Thailand's high economic growth at 8-9% per year during the late 1980s and early 1990s was interrupted by the Asian Crisis of 1997-1998.  Since then, economic growth has been moderate, with period of robust growth, such as at around 5% from 2002 to 2007, followed by the fall-out from the global financial crisis of 2008-2009, the flood in 2011, and the impact of political tensions and uncertainty in 2010 and again in 2013-2014. Overall, economic growth in Thailand, while still significant, has lagged that in its developing East Asian neighbors in recent years.  Growth is currently projected to be around 1.5% for 2014.

  • Country: Kingdom of Thailand
  • National flag: tl_flag_0_0.jpg
  • Cities: Bangkok is the capital city of Thailand and the hub for most of the commercial and economical activities of the Kingdom.
  • Population: Estimated at 68 million.
  • Area: 514,000 square kilometers.
  • Land Borders: North and west to Myanmar, east to Laos, and south to Malaysia.
  • Sea Borders: The Gulf of Thailand, historically known as the Gulf of Siam, is a shallow arm of the South China Sea bordered by Cambodia, Thailand, and Vietnam.
  • Climate: Tropical.
  • Tourist Attractions: Ko Tarutao, Ayuthaya, Ko Chang, Grand Palace, Similan Islands, Chiang Mai Night Bazaar, Railay, Phang Nga Bay, Koh Tao, Ko Phi Phi.
  • Language: The official language of Thailand is Siamese, a Thai language closely related to Laos, Shan in Burma, and numerous smaller languages of southern China and northern Vietnam. It is the principal language of education and government and is spoken throughout the country. English and French are spoken in business or by some senior government officials. Many shopkeepers can understand basic English and French.
  • Religion: Roughly 95% of the Thai people are practitioners of Theravada Buddhism, the official religion of Thailand, religious tolerance is both customary in Thailand and protected by the constitution. 
  • Government: Royal Thai Government is the unitary government of the Kingdom of Thailand. Thailand has been a constitutional monarchy under a parliamentary democracy system since 1932. The country has existed in some form since the 13th century, but the country emerged as a modern nation state after the foundation of the Chakri Dynasty and the city of Bangkok in 1782. The Revolution of 1932 brought an end to absolute monarchy and replaced it with a system of constitutional monarchy.

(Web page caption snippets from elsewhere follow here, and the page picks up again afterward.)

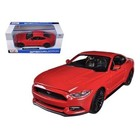 Maisto . MAI 1/18 2015 FORD MUSTANG Red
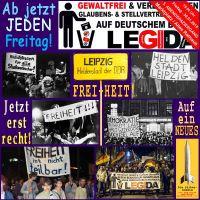 SilberRakete_LEGIDA-Jetzt-jeden-Freitag-Heldenstadt-DDR-Leipzig-Plakate-1989-Freiheit-Jetzt-erst-recht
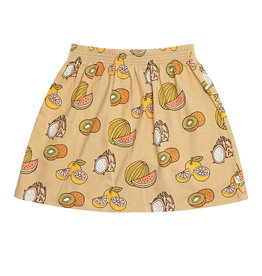 CarlijnQ Summer fruit skirt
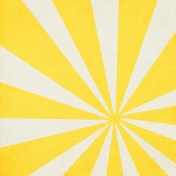 Summer Splash- Sunburst Paper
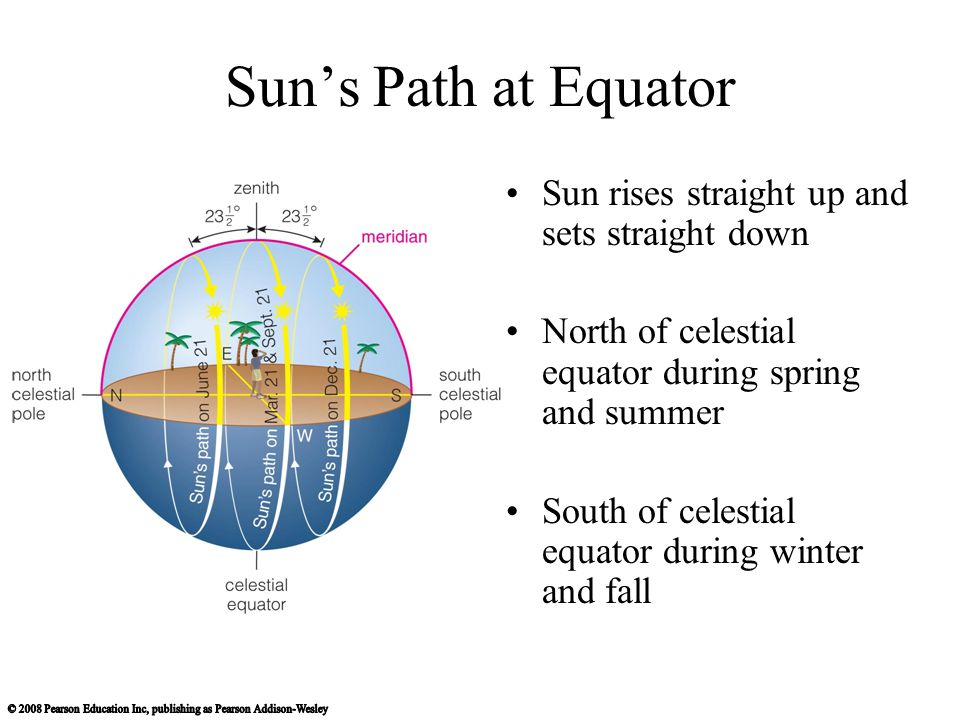 Sun's Path at Equator Sun rises straight up and sets straight down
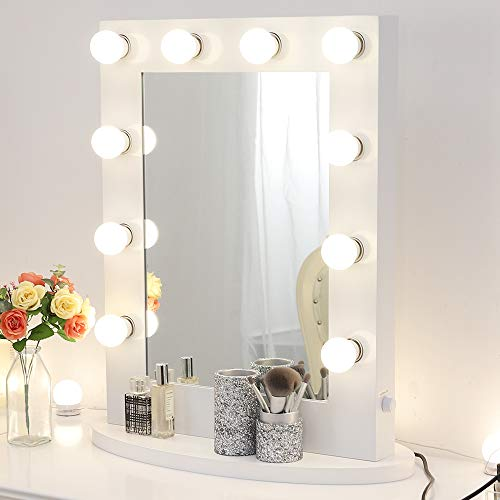 - White Hollywood Makeup Vanity Mirror with 12 Dimmable Light Bulbs, Natural Daylight Lighting Wall Mirror with Detachable Base, LED Lighted Cosmetic Mirror for Bedroom Dressing Room (6550)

  • Economy: Thailand is a newly industrialized country. Its economy is heavily export-dependent, with exports accounting for more than two-thirds of its gross domestic product.

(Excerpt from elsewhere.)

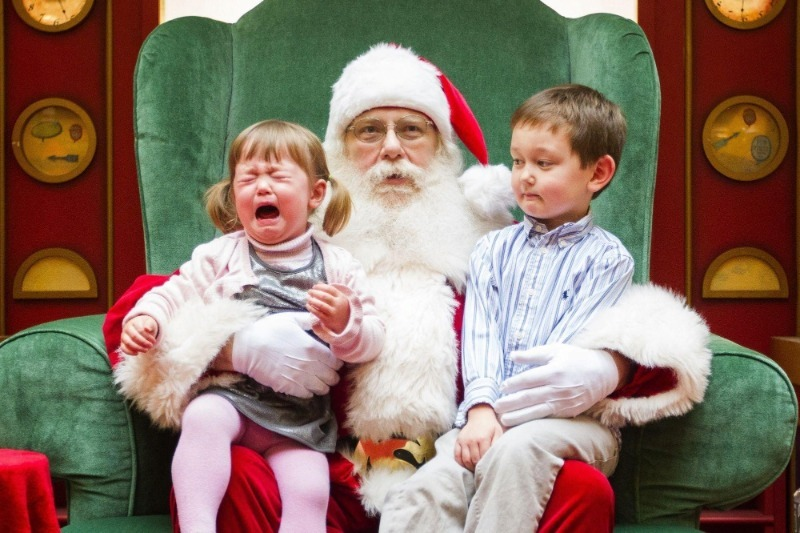 О чем нужно предупредить Деда Мороза, если ребенок маленький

  • Festival and official HolidaysThe biggest festival is Thailand New Year in mid-April, similar to Laos and Cambodia celebrations. Public holidays in Thailand are regulated by the government, and most are observed by both the public and private sectors. There are usually sixteen public holidays in a year, but more may be declared by the Cabinet. The actual number of holidays for the individual is determined by the nature of the organization for which they work i.e. public, private, institutions governed by the Bank of Thailand, or state-owned enterprises.